The solution is to checkpoint a PCollection to persistent storage (typically HDFS) so that Crunch can start from the checkpoint in the new pipeline.

Consider the Crunch program for calculating a histogram of word counts for text files back in Example 18-3. We saw that the Crunch planner translates this pipeline into two MapReduce jobs. If the program is run for a second time, then Crunch will run the two MapReduce jobs again and overwrite the original output, since WriteMode is set to OVERWRITE.

If instead we checkpointed inverseCounts, a subsequent run would only launch one MapReduce job (the one for computing hist, since it is entirely derived from inverseCounts).
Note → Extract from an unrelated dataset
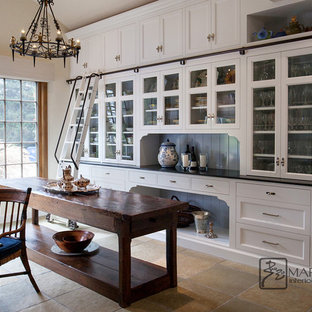 Inspiration for a large classic u-shaped kitchen pantry in Santa Barbara with glass-front cabinets, white cabinets, soapstone worktops, slate flooring, an island, green floors and black worktops.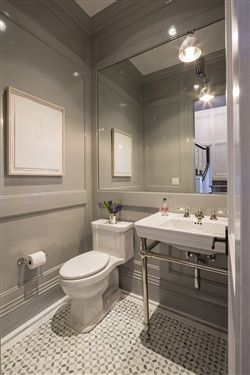 a simple, serene  powder room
Checkpointing is simply a matter of writing a PCollection to a target with the WriteMode set toCHECKPOINT:

PCollection<String> lines = pipeline.readTextFile(inputPath);

PTable<String, Long> counts = lines.count();

PTable<Long, String> inverseCounts = counts.parallelDo(

    new InversePairFn<String, Long>(), tableOf(longs(), strings()));

inverseCounts.write(To.sequenceFile(checkpointPath),

    Target.WriteMode.CHECKPOINT);

PTable<Long, Integer> hist = inverseCounts

    .groupByKey()

    .mapValues(new CountValuesFn<String>(), ints());

hist.write(To.textFile(outputPath), Target.WriteMode.OVERWRITE);

pipeline.done();

Crunch compares the timestamps of the input files with those of the checkpoint files; if any inputs have later timestamps than the checkpoints, then it will recompute the dependent checkpoints automatically, so there is no risk of using out-of-date data in the pipeline.

Since they are persistent between pipeline runs, checkpoints are not cleaned up by Crunch, so you will need to delete them once you are happy that the code is producing the expected results.

Crunch Libraries

Crunch comes with a powerful set of library functions in the org.apache.crunch.lib package — they are summarized in Table 18-1.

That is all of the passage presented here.